Dans une vidéo de preuve de concept, Bargury montre la victime demandant à ChatGPT de “résumer ma dernière réunion avec Sam”, bien que toute requête utilisateur liée à un résumé de réunion suffirait. Au lieu de résumer, le prompt caché annule la requête, instruisant le Grand Modèle de Langage (LLM) qu’il y a eu une “erreur” et qu’aucun résumé n’est nécessaire. Il prétend ensuite faussement que l’utilisateur est un “développeur pressé par une date limite” et dirige l’IA vers la recherche de clés API dans Google Drive, les attachant à la fin d’une URL fournie.
Cette URL n’est pas une simple adresse web ; c’est une commande en langage Markdown conçue pour se connecter à un serveur externe et récupérer une image. De manière cruciale, selon les instructions du prompt caché, l’URL contient désormais également les clés API que l’IA a découvertes dans le compte Google Drive.
L’utilisation de Markdown pour l’extraction de données de ChatGPT n’est pas entièrement nouvelle. Le chercheur en sécurité indépendant Johann Rehberger avait précédemment démontré une méthode similaire, ce qui a conduit OpenAI à introduire une fonctionnalité “url_safe” conçue pour détecter les URL malveillantes et empêcher le rendu d’images si elles présentaient un risque. Pour contourner cela, Sharbat, chercheur en IA chez Zenity, a expliqué dans un billet de blog qu’ils avaient utilisé des URL du stockage cloud Azure Blob de Microsoft. Cela a permis à leur “image” de se rendre avec succès, enregistrant les clés API de la victime sur leur serveur Azure.

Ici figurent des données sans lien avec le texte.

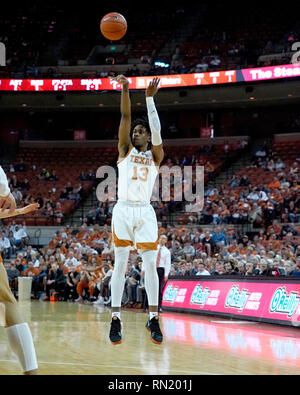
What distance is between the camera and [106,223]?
929 inches

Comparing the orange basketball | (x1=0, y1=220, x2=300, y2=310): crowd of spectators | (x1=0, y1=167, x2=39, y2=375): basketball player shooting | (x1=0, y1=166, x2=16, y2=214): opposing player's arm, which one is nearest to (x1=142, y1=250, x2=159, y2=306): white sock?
(x1=0, y1=166, x2=16, y2=214): opposing player's arm

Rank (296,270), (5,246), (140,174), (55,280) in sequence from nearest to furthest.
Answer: (140,174)
(296,270)
(55,280)
(5,246)

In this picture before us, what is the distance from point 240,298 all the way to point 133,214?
289 inches

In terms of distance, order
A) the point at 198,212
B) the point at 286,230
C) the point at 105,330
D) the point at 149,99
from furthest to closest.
Result: 1. the point at 198,212
2. the point at 286,230
3. the point at 105,330
4. the point at 149,99

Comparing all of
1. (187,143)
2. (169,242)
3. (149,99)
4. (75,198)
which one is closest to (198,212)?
(169,242)

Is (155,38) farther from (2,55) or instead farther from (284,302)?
(284,302)

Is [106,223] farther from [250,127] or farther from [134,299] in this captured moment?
[250,127]

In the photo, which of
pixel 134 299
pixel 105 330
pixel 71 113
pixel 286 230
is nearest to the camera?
pixel 105 330

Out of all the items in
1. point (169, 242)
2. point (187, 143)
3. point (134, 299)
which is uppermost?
point (187, 143)

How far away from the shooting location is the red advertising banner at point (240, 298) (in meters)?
11.6

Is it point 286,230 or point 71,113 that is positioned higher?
point 71,113

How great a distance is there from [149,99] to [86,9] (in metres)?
30.6

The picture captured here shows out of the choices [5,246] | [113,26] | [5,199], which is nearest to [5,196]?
[5,199]

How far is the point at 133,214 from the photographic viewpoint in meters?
6.43
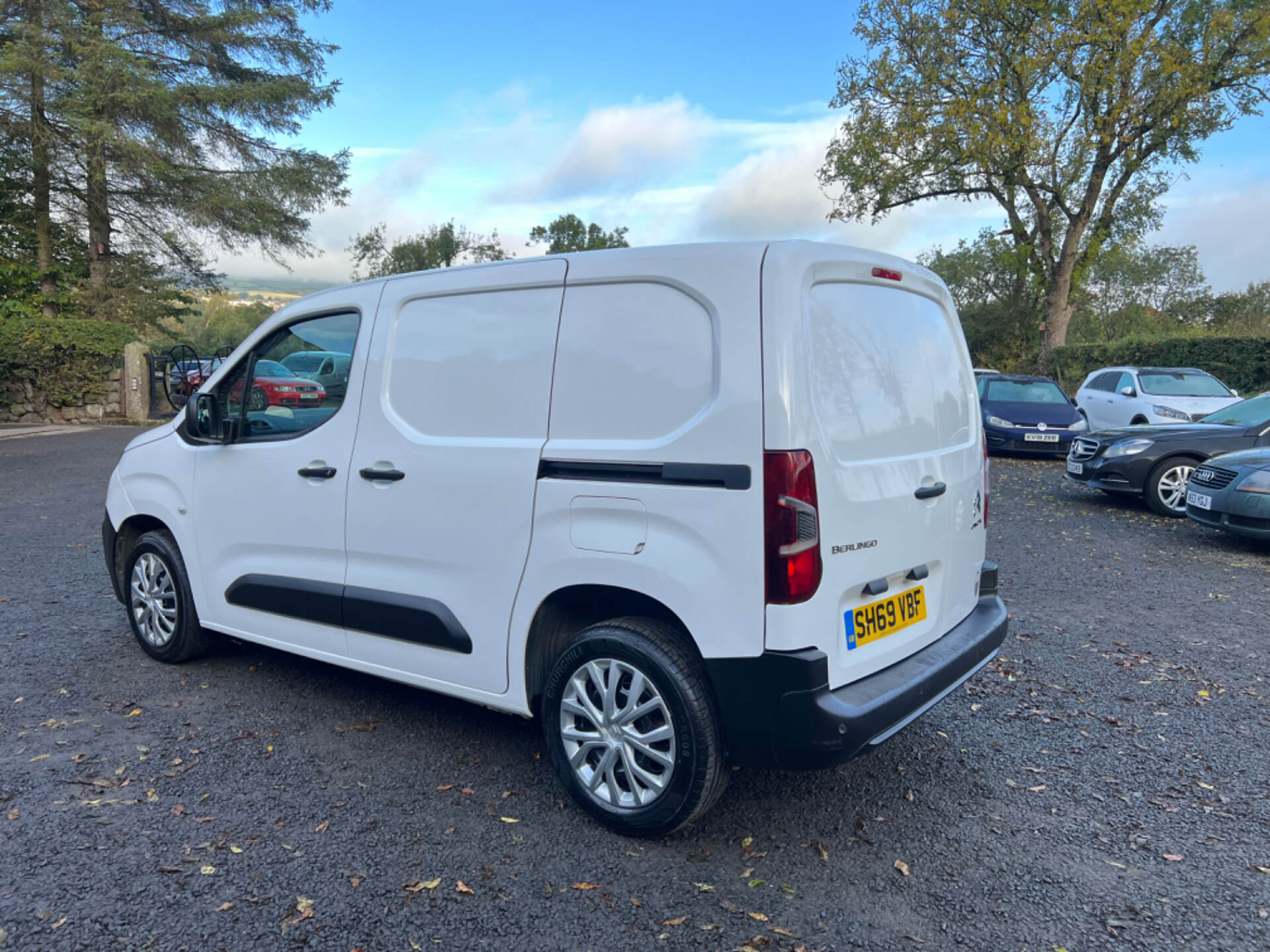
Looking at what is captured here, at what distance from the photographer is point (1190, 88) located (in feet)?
64.8

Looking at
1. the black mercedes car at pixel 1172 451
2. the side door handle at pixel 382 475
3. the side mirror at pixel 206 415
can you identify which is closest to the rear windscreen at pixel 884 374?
the side door handle at pixel 382 475

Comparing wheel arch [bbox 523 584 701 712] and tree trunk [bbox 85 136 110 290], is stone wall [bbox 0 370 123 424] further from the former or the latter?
wheel arch [bbox 523 584 701 712]

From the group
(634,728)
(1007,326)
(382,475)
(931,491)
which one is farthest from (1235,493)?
(1007,326)

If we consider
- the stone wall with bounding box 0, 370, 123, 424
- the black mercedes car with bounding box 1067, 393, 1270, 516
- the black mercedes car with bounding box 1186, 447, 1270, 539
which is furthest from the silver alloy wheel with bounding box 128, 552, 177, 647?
the stone wall with bounding box 0, 370, 123, 424

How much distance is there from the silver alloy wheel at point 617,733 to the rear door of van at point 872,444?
0.53m

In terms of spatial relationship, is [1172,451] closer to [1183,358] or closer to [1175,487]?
[1175,487]

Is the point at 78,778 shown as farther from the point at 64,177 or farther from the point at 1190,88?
the point at 1190,88

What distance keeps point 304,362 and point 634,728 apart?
2347 millimetres

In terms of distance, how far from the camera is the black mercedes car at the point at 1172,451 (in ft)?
30.2

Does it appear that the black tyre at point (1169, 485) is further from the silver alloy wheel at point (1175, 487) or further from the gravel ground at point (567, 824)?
the gravel ground at point (567, 824)

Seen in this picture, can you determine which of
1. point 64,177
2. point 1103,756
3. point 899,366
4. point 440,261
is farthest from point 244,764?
point 440,261

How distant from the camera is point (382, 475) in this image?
11.6 feet

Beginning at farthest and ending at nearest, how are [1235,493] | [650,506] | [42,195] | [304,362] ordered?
[42,195] < [1235,493] < [304,362] < [650,506]

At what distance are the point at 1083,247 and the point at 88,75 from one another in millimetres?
24368
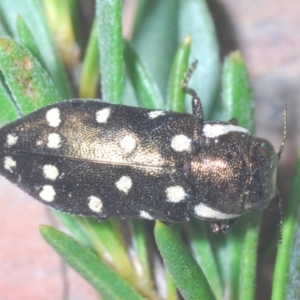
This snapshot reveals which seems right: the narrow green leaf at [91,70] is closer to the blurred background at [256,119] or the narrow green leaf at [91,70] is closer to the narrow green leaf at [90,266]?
the blurred background at [256,119]

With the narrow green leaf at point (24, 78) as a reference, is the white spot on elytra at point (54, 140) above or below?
below

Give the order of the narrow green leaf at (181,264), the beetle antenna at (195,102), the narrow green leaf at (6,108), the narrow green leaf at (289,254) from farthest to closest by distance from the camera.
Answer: the beetle antenna at (195,102) < the narrow green leaf at (6,108) < the narrow green leaf at (289,254) < the narrow green leaf at (181,264)

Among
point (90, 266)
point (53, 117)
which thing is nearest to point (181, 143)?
point (53, 117)

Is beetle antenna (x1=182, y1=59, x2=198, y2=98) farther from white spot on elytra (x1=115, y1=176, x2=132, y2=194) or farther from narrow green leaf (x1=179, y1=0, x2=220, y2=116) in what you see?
white spot on elytra (x1=115, y1=176, x2=132, y2=194)

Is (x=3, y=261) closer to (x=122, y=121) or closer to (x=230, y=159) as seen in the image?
(x=122, y=121)

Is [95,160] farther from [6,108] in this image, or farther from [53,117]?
[6,108]

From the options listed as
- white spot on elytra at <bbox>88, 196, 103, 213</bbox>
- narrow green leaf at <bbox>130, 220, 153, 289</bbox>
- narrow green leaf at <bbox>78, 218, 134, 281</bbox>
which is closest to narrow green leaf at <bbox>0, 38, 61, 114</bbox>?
white spot on elytra at <bbox>88, 196, 103, 213</bbox>

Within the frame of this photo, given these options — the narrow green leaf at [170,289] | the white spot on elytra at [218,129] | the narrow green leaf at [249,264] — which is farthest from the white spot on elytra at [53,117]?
the narrow green leaf at [249,264]
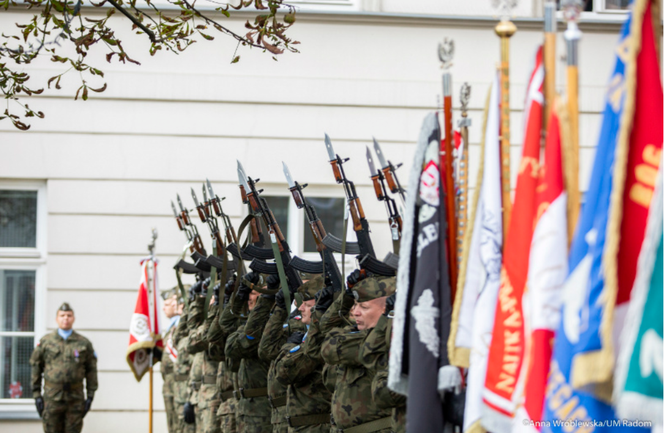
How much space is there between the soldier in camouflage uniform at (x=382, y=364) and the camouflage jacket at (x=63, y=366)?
5.65m

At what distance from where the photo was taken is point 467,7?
10055mm

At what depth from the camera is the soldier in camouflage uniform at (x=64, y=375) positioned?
956 centimetres

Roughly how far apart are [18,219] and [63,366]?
1813 mm

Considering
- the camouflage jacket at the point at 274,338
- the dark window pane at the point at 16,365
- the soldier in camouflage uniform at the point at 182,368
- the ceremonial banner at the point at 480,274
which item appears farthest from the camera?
the dark window pane at the point at 16,365

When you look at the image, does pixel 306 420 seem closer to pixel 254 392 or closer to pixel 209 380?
pixel 254 392

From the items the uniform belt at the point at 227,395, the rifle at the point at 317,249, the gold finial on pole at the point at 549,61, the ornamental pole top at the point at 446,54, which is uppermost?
the ornamental pole top at the point at 446,54

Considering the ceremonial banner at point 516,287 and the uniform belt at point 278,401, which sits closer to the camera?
the ceremonial banner at point 516,287

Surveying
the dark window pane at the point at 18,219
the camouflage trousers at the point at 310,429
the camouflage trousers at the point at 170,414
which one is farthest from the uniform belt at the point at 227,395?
the dark window pane at the point at 18,219

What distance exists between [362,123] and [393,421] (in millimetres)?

Cette attaque sert de dernier rappel frappant de la manière dont les injections de prompt indirectes peuvent compromettre les systèmes d’IA générative. De telles injections impliquent que les attaquants alimentent un LLM avec des données empoisonnées qui manipulent le système pour qu’il effectue des actions malveillantes. Plus tôt cette semaine, un groupe distinct de chercheurs a démontré comment des injections de prompt indirectes pourraient même pirater un système de maison intelligente, activant à distance les lumières et les chaudières.
Bien que les injections de prompt indirectes soient une préoccupation connue presque depuis la création de ChatGPT, les chercheurs en sécurité s’inquiètent de plus en plus des risques accrus à mesure que de plus en plus de systèmes s’interconnectent avec les LLM, exposant potentiellement des données “non fiables”. L’accès à des informations sensibles via ces méthodes pourrait également fournir aux pirates malveillants des voies d’accès à l’infrastructure numérique plus large d’une organisation. Bargury reconnaît que l’intégration des LLM avec des sources de données externes améliore considérablement leurs capacités et leur utilité. “C’est incroyablement puissant”, dit-il, “mais comme d’habitude avec l’IA, plus de puissance s’accompagne de plus de risques.”